The “MFA PAM Library Symlink " integration approach between Centrify Server Suite and PingID MFA described in this article may not work consistently across operating systems. The supportability question goes beyond aligning OS versions supported by Centrify Server Suite and PingID MFA.
For example, recently one customer tested the “MFA PAM Library Symlink” approach on RHEL (version 6 & 7) and AIX (version 6 and 7). The customer successfully configured PingID MFA with Centrify Server Suite on RHEL 6 without issues reported thus far.
However, for the other OS versions mentioned above, the “MFA PAM Library Symlink” approach failed. For example, on AIX shared libraries are proving problematic. On RHEL 7, the customer observed segmentation faults during the MFA authentication challenge. In this situation, the customer and both vendors all need to work together to “untangle” the issue.
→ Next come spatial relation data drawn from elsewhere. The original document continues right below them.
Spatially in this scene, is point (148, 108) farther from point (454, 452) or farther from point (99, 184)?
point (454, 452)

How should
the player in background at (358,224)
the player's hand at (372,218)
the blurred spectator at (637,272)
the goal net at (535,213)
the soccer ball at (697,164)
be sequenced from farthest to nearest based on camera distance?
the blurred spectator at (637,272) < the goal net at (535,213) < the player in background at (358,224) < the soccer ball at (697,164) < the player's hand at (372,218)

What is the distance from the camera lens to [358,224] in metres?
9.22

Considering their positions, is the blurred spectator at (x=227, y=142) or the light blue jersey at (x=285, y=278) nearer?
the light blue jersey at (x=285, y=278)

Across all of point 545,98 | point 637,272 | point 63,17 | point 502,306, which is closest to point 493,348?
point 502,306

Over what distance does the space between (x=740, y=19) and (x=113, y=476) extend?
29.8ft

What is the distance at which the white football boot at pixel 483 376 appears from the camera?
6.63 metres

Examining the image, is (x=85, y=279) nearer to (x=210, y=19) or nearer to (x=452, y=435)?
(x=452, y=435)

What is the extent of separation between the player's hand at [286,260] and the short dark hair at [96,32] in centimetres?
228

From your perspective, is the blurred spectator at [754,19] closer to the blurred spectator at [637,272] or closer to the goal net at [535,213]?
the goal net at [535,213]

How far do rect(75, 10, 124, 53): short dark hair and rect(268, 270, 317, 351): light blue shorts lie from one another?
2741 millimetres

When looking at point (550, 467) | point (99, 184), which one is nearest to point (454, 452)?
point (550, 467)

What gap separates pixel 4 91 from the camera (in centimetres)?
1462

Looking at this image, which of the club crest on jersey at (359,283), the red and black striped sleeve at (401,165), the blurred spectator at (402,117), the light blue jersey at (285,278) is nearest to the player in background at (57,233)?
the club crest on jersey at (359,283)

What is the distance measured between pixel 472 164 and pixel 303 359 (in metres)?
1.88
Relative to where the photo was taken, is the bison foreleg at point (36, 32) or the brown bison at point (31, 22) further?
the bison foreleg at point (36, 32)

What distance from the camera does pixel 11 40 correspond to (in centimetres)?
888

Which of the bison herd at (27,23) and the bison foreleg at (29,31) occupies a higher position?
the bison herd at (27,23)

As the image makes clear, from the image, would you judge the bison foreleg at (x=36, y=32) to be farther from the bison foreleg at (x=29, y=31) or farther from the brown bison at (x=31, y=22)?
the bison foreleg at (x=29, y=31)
At the time this article was posted, a solution hasn’t been found yet for this specific problem on RHEL 7. I’ll update the article after a solution is found.
Section 3 shows that it is possible to directly integrate a third-party MFA PAM module on the same UNIX host the CSS agent (e.g. MFA PAM Library Symlink integration). By contrast, section 4 illustrates some important supportability concerns with the MFA PAM Library Symlink integration. With that in mind, the recommended approach for enabling CSS for UNIX with a third-party MFA provider is to: 1) integrate the third-party MFA (either OATH or RADIUS) within Centrify Identity Service; and 2) simply configure CSS MFA policies through Access Manager. So whenever a CSS policy requires an MFA challenge, CSS calls Centrify Identity Service wherein the third-party MFA is engaged.
The Centrify Identity Service based approach offers some important benefits:
- The third-party MFA integration point for this use case is configured centrally in one place – Centrify Identity Service;
- Integrating the third-party MFA with Centrify Identity Service insulates the third-party MFA from the various idiosyncrasies that exist between OS vendors and even OS versions from the same vendor; and
- By placing the third-party MFA integration point in Centrify Identity Service, the onus for the OS level authentication software falls onto one vendor – Centrify. To that point, no one comes close to Centrify’s R&D team when it comes to: 1) their knowledge of UNIX authentication; and 2) their proven capacity and commitment to delivering security solutions across numerous UNIX flavors.